It is widely accepted that behavior involves more than the connecting neural pathways, along with the belief that function cannot occur without the connecting sensory pathways. Taub–s research did not disprove all relationships between anatomy and function, but it did confront the existing belief that anatomy is a sufficient explanation for behavior. The relationships between anatomy and behavior must be scientifically proven and not based on belief, even strongly held beliefs.

Through multiple elegant and innovative experimental demonstrations, the absence of purposeful behavior following unilateral deafferentation was attributed to postsurgical learned nonuse [20,24–28]. Supporting this hypothesis, Taub and Goldberg demonstrated that lack of recovery of purposeful behavior involved both time- and context-dependent learning [29]. Contributing to this demonstration and understanding was that restricted use of the unilaterally deafferented limb during the postsurgical shock period resulted in some spontaneous recovery of function [3]. A caveat is that the spontaneous recovery following the postsurgical restraint did not achieve results as great as were demonstrated following the development of the behavior training method constraint-induced movement therapy (CIMT) [3].

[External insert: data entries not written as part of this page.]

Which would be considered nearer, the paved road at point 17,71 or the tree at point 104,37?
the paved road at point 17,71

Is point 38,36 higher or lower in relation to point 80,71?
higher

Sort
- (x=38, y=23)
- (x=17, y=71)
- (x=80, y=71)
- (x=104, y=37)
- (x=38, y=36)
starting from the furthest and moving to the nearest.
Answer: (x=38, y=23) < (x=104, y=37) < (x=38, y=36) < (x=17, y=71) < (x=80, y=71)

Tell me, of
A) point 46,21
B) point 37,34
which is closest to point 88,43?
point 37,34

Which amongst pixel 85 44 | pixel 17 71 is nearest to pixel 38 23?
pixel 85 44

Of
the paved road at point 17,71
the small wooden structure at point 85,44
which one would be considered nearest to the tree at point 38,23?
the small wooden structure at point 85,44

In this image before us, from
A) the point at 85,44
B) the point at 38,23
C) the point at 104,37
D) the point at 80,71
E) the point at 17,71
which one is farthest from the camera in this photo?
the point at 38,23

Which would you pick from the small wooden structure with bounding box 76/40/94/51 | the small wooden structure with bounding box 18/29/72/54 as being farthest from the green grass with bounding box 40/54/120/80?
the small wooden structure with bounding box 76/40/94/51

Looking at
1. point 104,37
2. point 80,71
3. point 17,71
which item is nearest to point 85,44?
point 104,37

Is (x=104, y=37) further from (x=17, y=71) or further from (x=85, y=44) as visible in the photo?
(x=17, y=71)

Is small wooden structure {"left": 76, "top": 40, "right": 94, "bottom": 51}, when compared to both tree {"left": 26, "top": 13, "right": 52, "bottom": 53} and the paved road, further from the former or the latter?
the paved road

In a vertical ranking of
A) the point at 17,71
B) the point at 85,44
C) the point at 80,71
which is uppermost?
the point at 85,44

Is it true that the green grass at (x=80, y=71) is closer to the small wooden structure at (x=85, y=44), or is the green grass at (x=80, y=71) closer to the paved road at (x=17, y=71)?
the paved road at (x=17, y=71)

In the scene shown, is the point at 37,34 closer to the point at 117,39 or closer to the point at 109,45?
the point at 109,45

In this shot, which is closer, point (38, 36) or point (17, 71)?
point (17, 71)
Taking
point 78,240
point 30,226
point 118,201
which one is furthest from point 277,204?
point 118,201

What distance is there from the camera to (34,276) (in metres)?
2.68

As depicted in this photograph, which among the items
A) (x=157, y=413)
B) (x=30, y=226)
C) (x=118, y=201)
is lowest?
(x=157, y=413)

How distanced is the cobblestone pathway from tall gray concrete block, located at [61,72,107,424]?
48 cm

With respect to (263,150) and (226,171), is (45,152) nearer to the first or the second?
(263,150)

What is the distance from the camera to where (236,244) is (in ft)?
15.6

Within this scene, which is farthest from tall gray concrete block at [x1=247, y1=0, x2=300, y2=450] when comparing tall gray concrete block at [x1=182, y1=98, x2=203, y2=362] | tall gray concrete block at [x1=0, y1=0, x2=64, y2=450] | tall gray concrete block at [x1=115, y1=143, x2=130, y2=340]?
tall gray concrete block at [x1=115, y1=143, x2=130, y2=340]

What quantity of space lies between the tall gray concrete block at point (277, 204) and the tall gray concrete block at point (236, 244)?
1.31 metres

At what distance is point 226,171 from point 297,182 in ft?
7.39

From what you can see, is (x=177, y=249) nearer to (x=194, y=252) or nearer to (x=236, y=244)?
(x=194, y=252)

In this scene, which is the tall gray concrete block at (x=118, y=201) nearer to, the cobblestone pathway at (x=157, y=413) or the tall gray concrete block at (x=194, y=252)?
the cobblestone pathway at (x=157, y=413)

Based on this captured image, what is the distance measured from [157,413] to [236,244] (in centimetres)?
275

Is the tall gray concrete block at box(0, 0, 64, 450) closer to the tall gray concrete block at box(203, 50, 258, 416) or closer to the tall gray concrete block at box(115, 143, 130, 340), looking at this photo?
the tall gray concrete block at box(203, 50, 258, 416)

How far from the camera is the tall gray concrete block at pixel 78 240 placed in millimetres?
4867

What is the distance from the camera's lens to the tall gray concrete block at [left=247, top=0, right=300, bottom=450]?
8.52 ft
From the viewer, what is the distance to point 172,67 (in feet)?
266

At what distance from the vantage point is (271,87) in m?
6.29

CIMT demonstrated that time-delayed restraint of the nonsurgical limb during behavior training of the unilateral surgically deafferented limb led to the recovery of purposeful use in monkeys [23,29–30] and in humans after stroke [31]. In some cases, the CIMT achieved voluntary purposeful behavior consistent with presurgical limb function, providing further support for Taub–s hypothesis of learned nonuse. While early human clinical research focused on the use of CIMT following stroke [20,25], a series of internationally funded scientific studies subsequently demonstrated applicability following other traumas, including upper limbs after TBI, lower limbs after stroke, spinal cord injury, fractured hip, and aphasia after stroke [32–37].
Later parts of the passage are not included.